My buddy is looking to part away with his velociraptor 300gb hard drive. I was either thinking about picking that up or buying a 1tb hard drive. I was just wondering if the performance difference ie game load times and install times would be worth it over picking up a 1tb hard drive. I have a 500gb right now.


----------



## Soylent Joe (Oct 6, 2009)

What kind of 1TB drive would you get? The WD Caviar Black and Samsung F3 1TB HDD's are most likely going to be the fastest. How much would the Raptor cost?


----------



## Lazzer408 (Oct 6, 2009)

The RE series WDs are as fast as velociraptors/raptors. The only velociraptor I see in this thread... http://forums.techpowerup.com/showthread.php?t=68546  ...pulles off 98.6mb/s. When I ran a single RE3 I get 120mb/s and in RAID-0 (software) I get 179mb/s. Just so you know, WD drives are not RAID compatable unless they are RE series.

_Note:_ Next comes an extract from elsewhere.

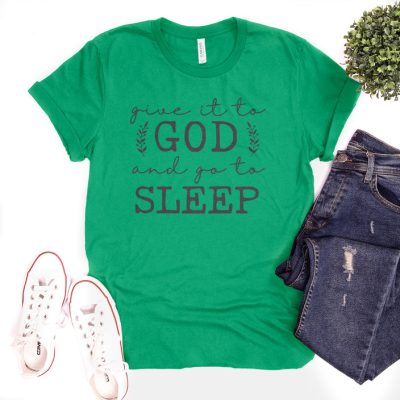 Give It To God & Go To Sleep Unisex T-Shirt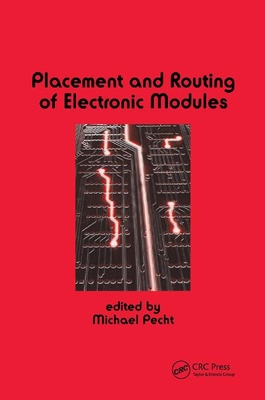 Placement and Routing of Electronic Modules - Pecht, Michael (Editor)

2x WDC 750gb WD7502ABYS (RE-3) RAID-0
179.3mb/s


----------



## Anath (Oct 6, 2009)

thanks guys. I could just go raid with two cheaper hdds and get better performance.


----------



## CStylen (Oct 6, 2009)

Lazzer408 said:


> The RE series WDs are as fast as velociraptors/raptors. The only velociraptor I see in this thread... http://forums.techpowerup.com/showthread.php?t=68546  ...pulles off 98.6mb/s. When I ran a single RE3 I get 120mb/s and in RAID-0 (software) I get 179mb/s. Just so you know, WD drives are not RAID compatable unless they are RE series.
> 
> 2x WDC 750gb WD7502ABYS (RE-3) RAID-0
> 179.3/s



Oh?





2 X 300 gb velociraptors RAID 0 / Average drops to 192 when full 600 gb is used


----------



## Lazzer408 (Oct 6, 2009)

I was compairing a _single _velociraptor to a _single _RE

I'm not about to go through the entire thread to find what you posted. I just looked in the list and Grasshopper was the first velociraptor score I saw.



600gb@192mb/s = $459.98+ship (Newegg)

1.5tb@179.3mb/s = $259.98+ship (Newegg)

900gb less space and $200 more for 12.7mb/s faster transfers? I don't think so Tim.


----------